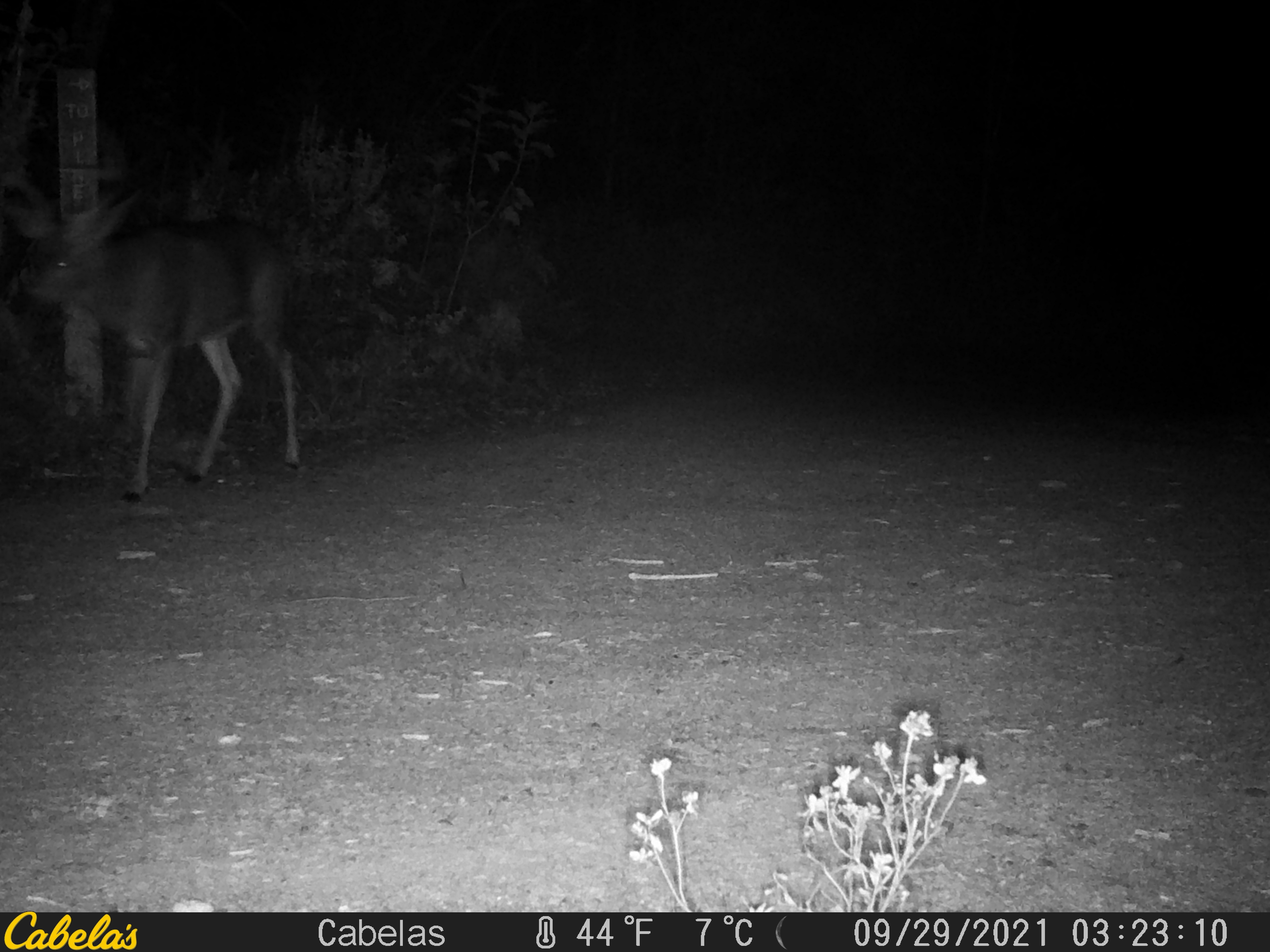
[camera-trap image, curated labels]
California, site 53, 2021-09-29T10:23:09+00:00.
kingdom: Animalia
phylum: Chordata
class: Mammalia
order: Artiodactyla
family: Cervidae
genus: Odocoileus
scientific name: Odocoileus hemionus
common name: mule deer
Mule deer (Odocoileus hemionus).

TASK TO COMPLETE:
Everything from the line containing "kingdom: Animalia" to the last line of the material above must be copied exactly, and only that.

SOLUTION TO THIS EXERCISE:
kingdom: Animalia
phylum: Chordata
class: Mammalia
order: Artiodactyla
family: Cervidae
genus: Odocoileus
scientific name: Odocoileus hemionus
common name: mule deer
Mule deer (Odocoileus hemionus).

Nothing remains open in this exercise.